DOCUMENT PASSAGE:
Younger spent his last day of Christmas vacation hoping for snow.
He’s always hoped for snow.
Or fire, earthquake, or volcano eruption.
Even in 2008 when he was in the second grade…
Younger does not like school. He doesn’t understand why he has to go for five days a week. He doesn’t understand why he has to go for nine months out of the year. He doesn’t understand why the inventor of school ever had a reason to torture innocent, little children. And he wants to know who he was, this Machiavellian scroundel who thought to force little boys into chairs and bore them by repeating information they already have.
Because Younger already knows it all.
“I’m not learning anything,” he announced from the back seat of the truck, one fine Monday morning.
I choked on a laugh. “Younger…”
“Well, I’m not. You think I am. But I’m not.”
“You are learning something,” I told him, cheerfully. “You’re learning to sit quietly even when you are bored.”

SUPPLIED ENTRIES:
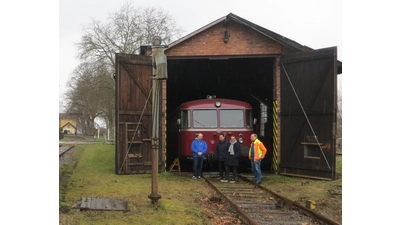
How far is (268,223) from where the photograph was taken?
8156 mm

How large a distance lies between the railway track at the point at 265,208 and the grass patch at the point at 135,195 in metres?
0.77

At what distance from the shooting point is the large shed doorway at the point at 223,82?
1873 cm

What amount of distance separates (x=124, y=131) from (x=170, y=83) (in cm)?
961

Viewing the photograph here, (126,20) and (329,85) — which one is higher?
(126,20)

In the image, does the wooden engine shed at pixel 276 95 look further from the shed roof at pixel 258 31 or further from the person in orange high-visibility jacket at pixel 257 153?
the person in orange high-visibility jacket at pixel 257 153

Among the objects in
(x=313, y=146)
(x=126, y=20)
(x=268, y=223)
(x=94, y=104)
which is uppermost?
(x=126, y=20)

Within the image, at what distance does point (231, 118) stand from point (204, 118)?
966 millimetres

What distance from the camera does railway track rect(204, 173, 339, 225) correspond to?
27.3 ft

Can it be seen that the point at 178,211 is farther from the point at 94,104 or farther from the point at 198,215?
the point at 94,104

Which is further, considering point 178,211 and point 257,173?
point 257,173

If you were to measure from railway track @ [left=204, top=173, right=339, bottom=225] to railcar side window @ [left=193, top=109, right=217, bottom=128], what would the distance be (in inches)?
128
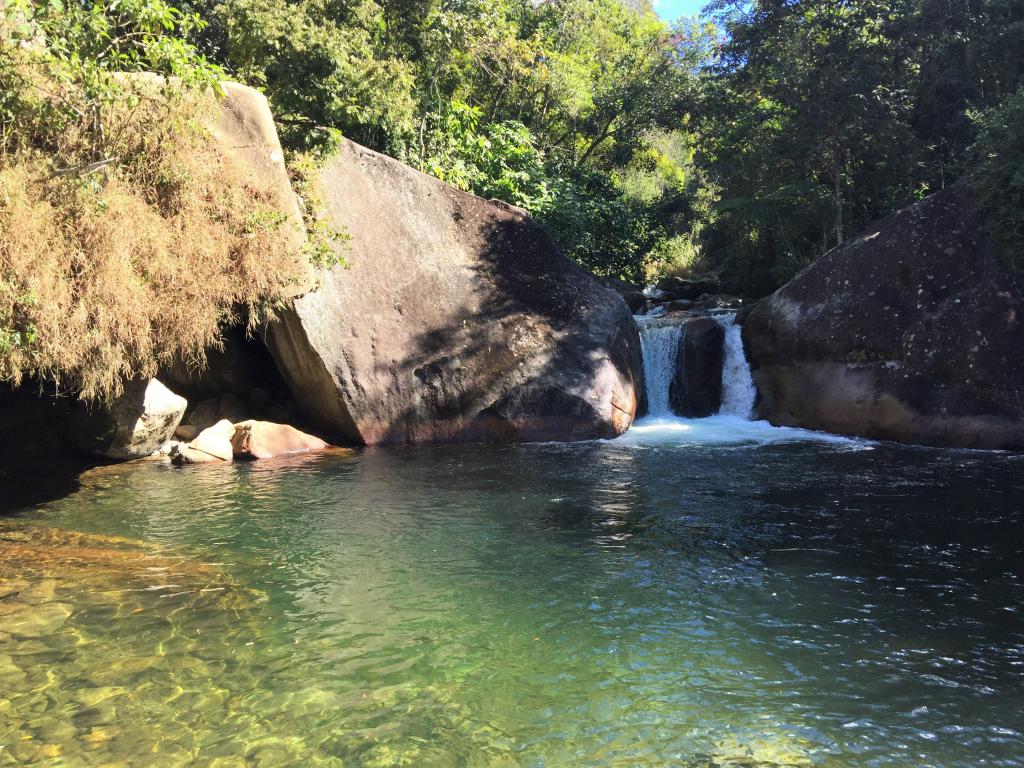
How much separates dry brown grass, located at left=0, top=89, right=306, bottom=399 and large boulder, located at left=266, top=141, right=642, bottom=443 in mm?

STATED GOAL A:
Answer each question from the passage about Younger and school.
(i) What did Younger spend his last day of Christmas vacation hoping for?
(ii) What grade was Younger in during 2008?
(iii) Where was Younger sitting when he announced that he wasn't learning anything?
STATED GOAL B: Write the next part of the passage about Younger and school, picking up right after the reply that he is learning to sit quietly even when bored.

FINAL ANSWER A:
(i) Snow.
(ii) The second grade.
(iii) In the back seat of the truck.

FINAL ANSWER B:
He mumbled something, which I pretended not to hear, and the conversation was dropped for a day or two, until a Sunday night when Isaiah realized that apparently snow was not going to save him from school the next day.
“And they’re wrong, just wrong,” he concluded after a magnificent tirade. “They think they’re right. But they’re wrong.”
“They say it’s a fun place to learn,” he said, emphasizing his ire with a stomp of his foot. “But I ain’t learning anything. AND IT AIN’T FUN!”
And apparently he has to say a pledge to the school with those exact words, which he finds morally reprehensible. They shouldn’t make you say it, he has advocated, if you don’t mean it.
And he doesn’t mean it.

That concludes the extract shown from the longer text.